*GIVEN DATA*.
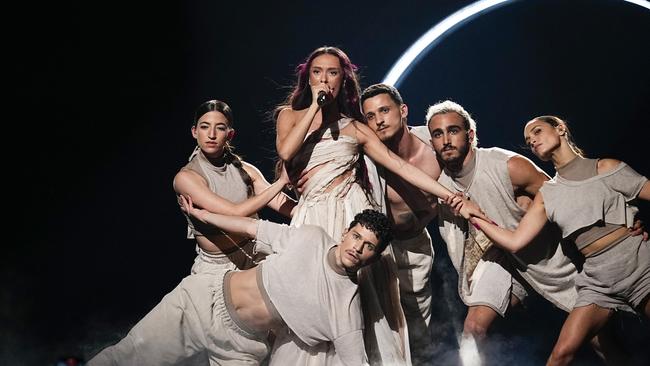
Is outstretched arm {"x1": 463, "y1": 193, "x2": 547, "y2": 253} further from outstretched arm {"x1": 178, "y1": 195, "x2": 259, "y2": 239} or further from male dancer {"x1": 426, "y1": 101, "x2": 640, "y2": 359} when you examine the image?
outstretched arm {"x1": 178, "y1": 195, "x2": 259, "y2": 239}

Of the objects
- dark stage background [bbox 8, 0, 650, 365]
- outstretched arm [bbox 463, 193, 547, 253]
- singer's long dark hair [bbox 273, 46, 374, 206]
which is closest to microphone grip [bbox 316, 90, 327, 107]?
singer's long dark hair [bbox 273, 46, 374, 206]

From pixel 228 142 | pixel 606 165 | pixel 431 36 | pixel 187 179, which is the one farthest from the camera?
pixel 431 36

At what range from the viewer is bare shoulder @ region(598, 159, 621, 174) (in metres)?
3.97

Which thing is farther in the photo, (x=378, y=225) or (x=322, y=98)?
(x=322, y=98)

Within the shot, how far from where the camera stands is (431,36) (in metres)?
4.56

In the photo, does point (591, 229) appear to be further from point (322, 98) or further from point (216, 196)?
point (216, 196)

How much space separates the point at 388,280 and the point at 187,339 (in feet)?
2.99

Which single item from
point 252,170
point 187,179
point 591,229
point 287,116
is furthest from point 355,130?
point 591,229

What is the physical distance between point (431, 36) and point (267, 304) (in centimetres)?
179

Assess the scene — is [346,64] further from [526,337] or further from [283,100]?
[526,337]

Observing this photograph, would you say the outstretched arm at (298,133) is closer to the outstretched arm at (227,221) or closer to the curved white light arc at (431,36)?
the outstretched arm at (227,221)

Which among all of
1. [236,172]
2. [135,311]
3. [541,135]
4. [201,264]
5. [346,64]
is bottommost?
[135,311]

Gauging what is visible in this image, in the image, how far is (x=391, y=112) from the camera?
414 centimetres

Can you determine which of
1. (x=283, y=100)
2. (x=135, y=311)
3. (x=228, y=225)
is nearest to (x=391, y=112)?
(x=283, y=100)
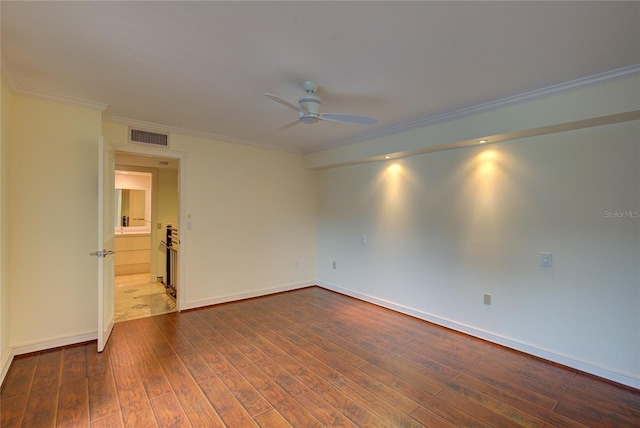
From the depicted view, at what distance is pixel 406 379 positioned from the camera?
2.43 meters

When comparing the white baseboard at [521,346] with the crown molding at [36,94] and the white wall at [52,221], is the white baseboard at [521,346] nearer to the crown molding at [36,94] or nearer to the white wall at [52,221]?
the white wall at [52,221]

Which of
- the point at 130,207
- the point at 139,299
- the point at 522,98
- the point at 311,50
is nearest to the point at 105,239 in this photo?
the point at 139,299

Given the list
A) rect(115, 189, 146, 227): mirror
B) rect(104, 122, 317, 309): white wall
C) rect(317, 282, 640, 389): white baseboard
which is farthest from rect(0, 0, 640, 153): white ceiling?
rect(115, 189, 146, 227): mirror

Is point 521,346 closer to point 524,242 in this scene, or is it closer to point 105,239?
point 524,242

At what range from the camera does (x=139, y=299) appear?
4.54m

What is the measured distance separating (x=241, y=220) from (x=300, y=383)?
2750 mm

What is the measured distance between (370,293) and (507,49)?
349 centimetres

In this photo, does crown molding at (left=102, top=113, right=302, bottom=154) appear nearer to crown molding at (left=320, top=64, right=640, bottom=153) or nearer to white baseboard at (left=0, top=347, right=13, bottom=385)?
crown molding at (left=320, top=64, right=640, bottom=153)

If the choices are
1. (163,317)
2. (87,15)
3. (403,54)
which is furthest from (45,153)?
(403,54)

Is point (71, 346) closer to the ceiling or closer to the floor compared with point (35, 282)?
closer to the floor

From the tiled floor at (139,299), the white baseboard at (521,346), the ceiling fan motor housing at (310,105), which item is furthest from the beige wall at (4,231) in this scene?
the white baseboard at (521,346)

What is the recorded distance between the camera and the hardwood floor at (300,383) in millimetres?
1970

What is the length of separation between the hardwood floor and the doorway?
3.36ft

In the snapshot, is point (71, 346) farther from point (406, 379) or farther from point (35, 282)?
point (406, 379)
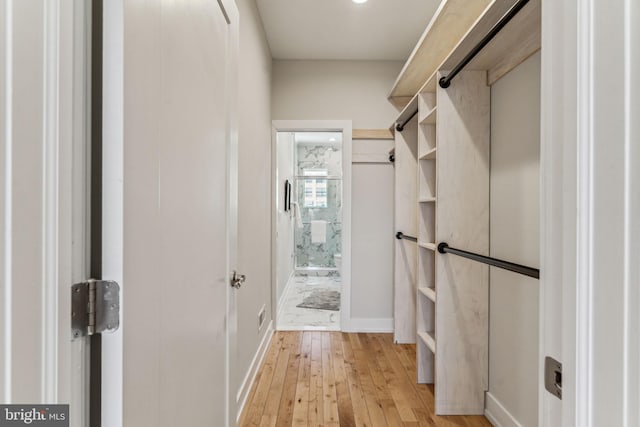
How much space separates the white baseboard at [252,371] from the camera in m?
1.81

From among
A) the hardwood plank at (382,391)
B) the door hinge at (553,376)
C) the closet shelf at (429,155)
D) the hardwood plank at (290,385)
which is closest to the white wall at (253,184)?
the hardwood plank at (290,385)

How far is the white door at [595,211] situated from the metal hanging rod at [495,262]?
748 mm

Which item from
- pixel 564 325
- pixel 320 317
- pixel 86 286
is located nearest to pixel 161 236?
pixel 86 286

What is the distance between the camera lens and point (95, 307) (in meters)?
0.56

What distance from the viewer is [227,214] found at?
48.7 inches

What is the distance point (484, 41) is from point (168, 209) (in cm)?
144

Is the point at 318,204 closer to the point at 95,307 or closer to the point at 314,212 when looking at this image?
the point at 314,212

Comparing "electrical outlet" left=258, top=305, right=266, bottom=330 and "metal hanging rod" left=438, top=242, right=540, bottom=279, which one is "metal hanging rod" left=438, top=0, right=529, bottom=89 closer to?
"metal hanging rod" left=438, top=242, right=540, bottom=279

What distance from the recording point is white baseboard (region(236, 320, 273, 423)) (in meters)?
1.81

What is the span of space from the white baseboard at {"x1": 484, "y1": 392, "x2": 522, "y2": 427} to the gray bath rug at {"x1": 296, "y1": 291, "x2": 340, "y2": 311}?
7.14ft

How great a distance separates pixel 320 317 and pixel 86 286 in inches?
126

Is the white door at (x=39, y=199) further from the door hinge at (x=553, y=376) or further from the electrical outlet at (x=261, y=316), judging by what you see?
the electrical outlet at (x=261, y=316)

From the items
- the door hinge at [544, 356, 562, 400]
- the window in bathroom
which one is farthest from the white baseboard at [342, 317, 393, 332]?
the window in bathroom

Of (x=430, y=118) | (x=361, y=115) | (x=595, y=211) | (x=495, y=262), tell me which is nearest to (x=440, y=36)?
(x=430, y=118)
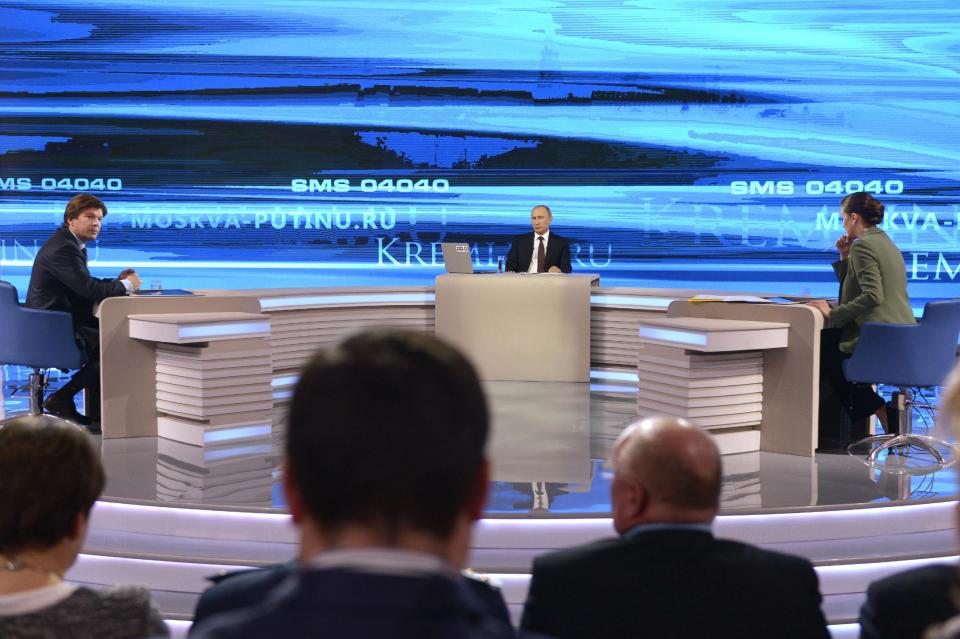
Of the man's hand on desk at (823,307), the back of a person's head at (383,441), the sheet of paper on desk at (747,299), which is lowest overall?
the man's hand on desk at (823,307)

*THE REQUEST*. Quote the material word for word, dropping any images it holds.

*RESPONSE TO THIS TASK*.
Is outstretched arm {"x1": 463, "y1": 193, "x2": 547, "y2": 253} further from outstretched arm {"x1": 178, "y1": 195, "x2": 259, "y2": 239} or further from male dancer {"x1": 426, "y1": 101, "x2": 640, "y2": 359} when you examine the image?
outstretched arm {"x1": 178, "y1": 195, "x2": 259, "y2": 239}

Of the objects
- dark stage background [bbox 8, 0, 650, 365]
- outstretched arm [bbox 463, 193, 547, 253]
- singer's long dark hair [bbox 273, 46, 374, 206]
which is closest to microphone grip [bbox 316, 90, 327, 107]?
singer's long dark hair [bbox 273, 46, 374, 206]

From pixel 228 142 | pixel 606 165 | pixel 431 36 | pixel 187 179, which is the one farthest from the camera?
pixel 431 36

At what range from the viewer is bare shoulder @ region(598, 159, 621, 174) (in metres)?
3.97

Which thing is farther in the photo, (x=378, y=225) or (x=322, y=98)?
(x=322, y=98)

Within the shot, how far from where the camera stands is (431,36) (in metres)?
4.56

In the photo, does point (591, 229) appear to be further from point (322, 98) or further from point (216, 196)?
point (216, 196)

How much space separates the point at 388,280 and the point at 187,339 (in feet)?
2.99

Which single item from
point 252,170
point 187,179
point 591,229
point 287,116
is furthest from point 355,130?
point 591,229

What is the physical distance between point (431, 36) and point (267, 304) (in centimetres)?
179

Assess the scene — is [346,64] further from [526,337] or further from [283,100]?
[526,337]

Observing this photograph, would you say the outstretched arm at (298,133) is closer to the outstretched arm at (227,221) or closer to the curved white light arc at (431,36)?
the outstretched arm at (227,221)

Which among all of
1. [236,172]
2. [135,311]
3. [541,135]
4. [201,264]
5. [346,64]
is bottommost?
[135,311]

Gauging what is visible in this image, in the image, how far is (x=391, y=112) from the camera?
414 centimetres

Can you determine which of
1. (x=283, y=100)
2. (x=135, y=311)
3. (x=228, y=225)
is nearest to (x=391, y=112)?
(x=283, y=100)
From the depicted view, at what distance is pixel 406 379 positioned from the camera?
2.43 meters

When comparing the white baseboard at [521,346] with the crown molding at [36,94] and the white wall at [52,221], is the white baseboard at [521,346] nearer to the crown molding at [36,94] or nearer to the white wall at [52,221]?
the white wall at [52,221]

Which of
- the point at 130,207
- the point at 139,299
- the point at 522,98
- the point at 311,50
is nearest to the point at 105,239 in this photo?
the point at 139,299

Given the list
A) rect(115, 189, 146, 227): mirror
B) rect(104, 122, 317, 309): white wall
C) rect(317, 282, 640, 389): white baseboard
which is farthest from rect(0, 0, 640, 153): white ceiling?
rect(115, 189, 146, 227): mirror

Is point 521,346 closer to point 524,242 in this scene, or is it closer to point 105,239?
point 524,242

At what range from the camera does (x=139, y=299) appear?
4.54m

What is the measured distance separating (x=241, y=220) from (x=300, y=383)?
2750 mm

What is the measured distance between (370,293) and (507,49)?
349 centimetres

In this photo, does crown molding at (left=102, top=113, right=302, bottom=154) appear nearer to crown molding at (left=320, top=64, right=640, bottom=153) or nearer to white baseboard at (left=0, top=347, right=13, bottom=385)?
crown molding at (left=320, top=64, right=640, bottom=153)

If the choices are
1. (163,317)
2. (87,15)
3. (403,54)
which is furthest from (45,153)?
(403,54)

Is point (71, 346) closer to the ceiling or closer to the floor compared with point (35, 282)?
closer to the floor

From the tiled floor at (139,299), the white baseboard at (521,346), the ceiling fan motor housing at (310,105), which item is furthest from the beige wall at (4,231) in this scene?
the white baseboard at (521,346)

What is the recorded distance between the camera and the hardwood floor at (300,383) in millimetres?
1970

What is the length of separation between the hardwood floor and the doorway?
3.36ft

In the snapshot, is point (71, 346) farther from point (406, 379) or farther from point (35, 282)?
point (406, 379)
How much space separates the white baseboard at [252,371] from the camera in m?
1.81

From among
A) the hardwood plank at (382,391)
B) the door hinge at (553,376)
C) the closet shelf at (429,155)
D) the hardwood plank at (290,385)
which is closest to the white wall at (253,184)?
the hardwood plank at (290,385)

How far is the white door at [595,211] situated from the metal hanging rod at [495,262]?
748 mm

Which item from
- pixel 564 325
- pixel 320 317
- pixel 86 286
is located nearest to pixel 161 236?
pixel 86 286

What is the distance between the camera lens and point (95, 307) (in meters)?
0.56

What distance from the viewer is [227,214] found at?
48.7 inches

What is the distance point (484, 41) is from point (168, 209) (in cm)?
144

Is the point at 318,204 closer to the point at 95,307 or closer to the point at 314,212 when looking at this image?
the point at 314,212

Comparing "electrical outlet" left=258, top=305, right=266, bottom=330 and "metal hanging rod" left=438, top=242, right=540, bottom=279, which one is "metal hanging rod" left=438, top=0, right=529, bottom=89 closer to?
"metal hanging rod" left=438, top=242, right=540, bottom=279

What distance from the recording point is white baseboard (region(236, 320, 273, 423)) (in meters)?
1.81

What is the span of space from the white baseboard at {"x1": 484, "y1": 392, "x2": 522, "y2": 427} to the gray bath rug at {"x1": 296, "y1": 291, "x2": 340, "y2": 311}?
7.14ft

How great a distance separates pixel 320 317 and pixel 86 286 in inches?
126

Is the white door at (x=39, y=199) further from the door hinge at (x=553, y=376) or further from the electrical outlet at (x=261, y=316), judging by what you see?
the electrical outlet at (x=261, y=316)

From the items
- the door hinge at [544, 356, 562, 400]
- the window in bathroom
which one is farthest from the white baseboard at [342, 317, 393, 332]?
the window in bathroom

Of (x=430, y=118) | (x=361, y=115) | (x=595, y=211) | (x=495, y=262), tell me which is nearest to (x=440, y=36)?
(x=430, y=118)
Of the man's hand on desk at (823,307), the back of a person's head at (383,441), the sheet of paper on desk at (747,299), which is lowest overall?
the man's hand on desk at (823,307)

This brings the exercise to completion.